ESFL330

XXXI semana del Tiempo Ordinario – Lunes

La Iglesia salvará a los hebreos 

Porque los dones y el llamado de Dios son irrevocables. En efecto, ustedes antes desobedecieron a Dios, pero ahora, a causa de la desobediencia de ellos, han alcanzado misericordia. De la misma manera, ahora que ustedes han alcanzado misericordia, ellos se niegan a obedecer a Dios. Pero esto es para que ellos también alcancen misericordia. Porque Dios sometió a todos a la desobediencia, para tener misericordia de todos. ¡Qué profunda y llena de riqueza es la sabiduría y la ciencia de Dios! ¡Qué insondables son sus designios y qué incomprensibles sus caminos! ¿Quién penetró en el pensamiento del Señor? ¿Quién fue su consejero? ¿Quién le dio algo, para que tenga derecho a ser retribuido? Porque todo viene de él, ha sido por él, y es para él. ¡A él sea la gloria eternamente! Amén. Rm 11,29-36

Hace algunos días invitamos a comer a Oliviero y Juan, dos amigos con quienes hace ya treinta años comenzamos el camino de fe. Como sucede con frecuencia, cuando se encuentra uno con el Señor, hablamos de las Sagradas Escrituras, un argumento que nos ha unido en el pasado y que todavía ahora nos une. La conversación se desenvolvió sobre la historia del pueblo hebreo. Oliviero sostenía que éste es todavía el pueblo elegido porque, como dice San Pablo en el texto de hoy: “¡Los dones y la llamada de Dios son irrevocables! Yo contestaba que los hebreos son amado por Dios “a causa de los padres [Abraham, Isaac y Jacob], pero no más que los esquimales, y que ya no son el pueblo elegido porque aquel tiempo ya pasó. Hoy este rol pertenece a la Iglesia, gracias a la cual – dice San Pablo – también el pueblo hebreo está llamado a la salvación. Es maravilloso que los mismos pecados de los hombres contribuyan a hacer más luminoso el amor operante del Padre y y faciliten la difusión del evangelio. ¡Dios escribe derecho sobre nuestros renglones chuecos!
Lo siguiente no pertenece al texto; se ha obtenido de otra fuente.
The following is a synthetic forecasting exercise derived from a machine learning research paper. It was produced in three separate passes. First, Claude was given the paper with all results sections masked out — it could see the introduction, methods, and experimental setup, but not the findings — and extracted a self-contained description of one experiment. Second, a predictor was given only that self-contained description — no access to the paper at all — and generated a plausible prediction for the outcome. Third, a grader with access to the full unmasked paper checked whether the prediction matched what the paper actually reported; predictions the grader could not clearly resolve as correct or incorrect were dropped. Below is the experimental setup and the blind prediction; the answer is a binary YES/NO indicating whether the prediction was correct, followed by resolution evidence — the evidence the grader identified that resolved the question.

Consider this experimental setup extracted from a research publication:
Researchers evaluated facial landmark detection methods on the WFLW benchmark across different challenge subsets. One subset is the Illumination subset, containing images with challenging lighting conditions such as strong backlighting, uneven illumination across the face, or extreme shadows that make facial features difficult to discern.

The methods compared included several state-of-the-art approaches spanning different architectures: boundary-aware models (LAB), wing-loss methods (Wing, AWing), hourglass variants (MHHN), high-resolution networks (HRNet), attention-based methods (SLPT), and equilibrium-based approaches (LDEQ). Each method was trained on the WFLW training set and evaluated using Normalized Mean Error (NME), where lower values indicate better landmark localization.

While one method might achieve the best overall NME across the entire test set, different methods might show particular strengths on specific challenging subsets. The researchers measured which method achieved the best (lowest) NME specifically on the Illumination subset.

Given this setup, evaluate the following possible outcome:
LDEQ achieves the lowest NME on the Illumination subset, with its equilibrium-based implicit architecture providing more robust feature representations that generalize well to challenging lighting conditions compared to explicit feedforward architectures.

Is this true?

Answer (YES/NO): NO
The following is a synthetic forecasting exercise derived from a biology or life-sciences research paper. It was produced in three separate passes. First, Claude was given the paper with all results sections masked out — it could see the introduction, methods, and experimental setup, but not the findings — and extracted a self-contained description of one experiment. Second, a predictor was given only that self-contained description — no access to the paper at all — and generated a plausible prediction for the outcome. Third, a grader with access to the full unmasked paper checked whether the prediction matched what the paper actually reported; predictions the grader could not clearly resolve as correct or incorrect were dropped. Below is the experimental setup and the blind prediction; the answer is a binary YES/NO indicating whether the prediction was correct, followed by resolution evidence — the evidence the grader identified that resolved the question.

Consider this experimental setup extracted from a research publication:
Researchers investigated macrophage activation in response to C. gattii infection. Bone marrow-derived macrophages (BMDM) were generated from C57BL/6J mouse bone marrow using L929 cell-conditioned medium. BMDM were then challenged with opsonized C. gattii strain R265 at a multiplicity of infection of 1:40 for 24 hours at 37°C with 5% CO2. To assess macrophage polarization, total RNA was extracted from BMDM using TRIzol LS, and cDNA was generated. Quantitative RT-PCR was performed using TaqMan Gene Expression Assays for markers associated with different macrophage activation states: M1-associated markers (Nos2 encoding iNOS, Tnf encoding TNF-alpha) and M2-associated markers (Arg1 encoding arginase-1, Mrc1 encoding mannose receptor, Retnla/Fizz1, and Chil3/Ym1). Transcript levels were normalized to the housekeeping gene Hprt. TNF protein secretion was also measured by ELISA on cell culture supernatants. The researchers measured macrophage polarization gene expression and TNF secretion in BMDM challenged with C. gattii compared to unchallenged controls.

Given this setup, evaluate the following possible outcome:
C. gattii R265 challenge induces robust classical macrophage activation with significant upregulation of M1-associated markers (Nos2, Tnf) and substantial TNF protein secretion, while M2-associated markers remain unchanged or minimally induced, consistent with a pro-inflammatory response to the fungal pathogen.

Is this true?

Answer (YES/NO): NO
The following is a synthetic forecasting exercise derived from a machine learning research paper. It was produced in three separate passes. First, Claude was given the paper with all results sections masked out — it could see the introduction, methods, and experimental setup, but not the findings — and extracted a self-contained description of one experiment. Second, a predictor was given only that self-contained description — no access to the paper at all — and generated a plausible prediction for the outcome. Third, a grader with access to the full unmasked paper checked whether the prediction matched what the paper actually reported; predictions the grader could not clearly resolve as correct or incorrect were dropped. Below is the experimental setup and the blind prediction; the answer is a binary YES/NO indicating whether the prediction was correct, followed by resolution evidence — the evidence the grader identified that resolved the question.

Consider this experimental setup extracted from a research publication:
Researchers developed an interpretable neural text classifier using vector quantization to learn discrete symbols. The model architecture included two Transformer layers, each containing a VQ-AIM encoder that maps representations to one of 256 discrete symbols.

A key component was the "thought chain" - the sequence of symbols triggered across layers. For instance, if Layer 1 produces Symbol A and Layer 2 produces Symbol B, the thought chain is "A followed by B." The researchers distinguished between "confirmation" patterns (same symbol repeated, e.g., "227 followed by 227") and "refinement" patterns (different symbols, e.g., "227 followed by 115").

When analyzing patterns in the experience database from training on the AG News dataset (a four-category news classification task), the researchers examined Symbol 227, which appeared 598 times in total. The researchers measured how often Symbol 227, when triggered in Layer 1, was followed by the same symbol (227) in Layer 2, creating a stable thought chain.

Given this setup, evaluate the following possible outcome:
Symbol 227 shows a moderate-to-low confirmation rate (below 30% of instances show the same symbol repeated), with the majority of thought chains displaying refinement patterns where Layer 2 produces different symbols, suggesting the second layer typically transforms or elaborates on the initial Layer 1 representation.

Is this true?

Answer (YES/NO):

Esta estrategia divina – dice de nuevo Pablo – en comparación con el abismo inexplicable “de la riqueza, de la sabiduría y del conocimiento de Dios no es nada. “De hecho, ¿Quién ha conocido el pensamiento del Señor?” Todo en Él es un misterio, que a nosotros mortales se nos ha revelado como un rayo de luz, para que aumente siempre nuestra sed de conocerlo y desear adorarlo. Lo que podemos decir del misterio de Dios, son solamente pequeñeces. Permanece todavía el estupor que suscitan el cielo estrellado y el hilo de la yerba, deferente a los cuales una mente excelsa como la de Dante ha exclamado: “Oh gracia divina, que se me ha concedido, y que tuve el valor de profundizar y ver en la claridad de la luz con su fuerza visual” (Paraíso XXXIII, 82-84).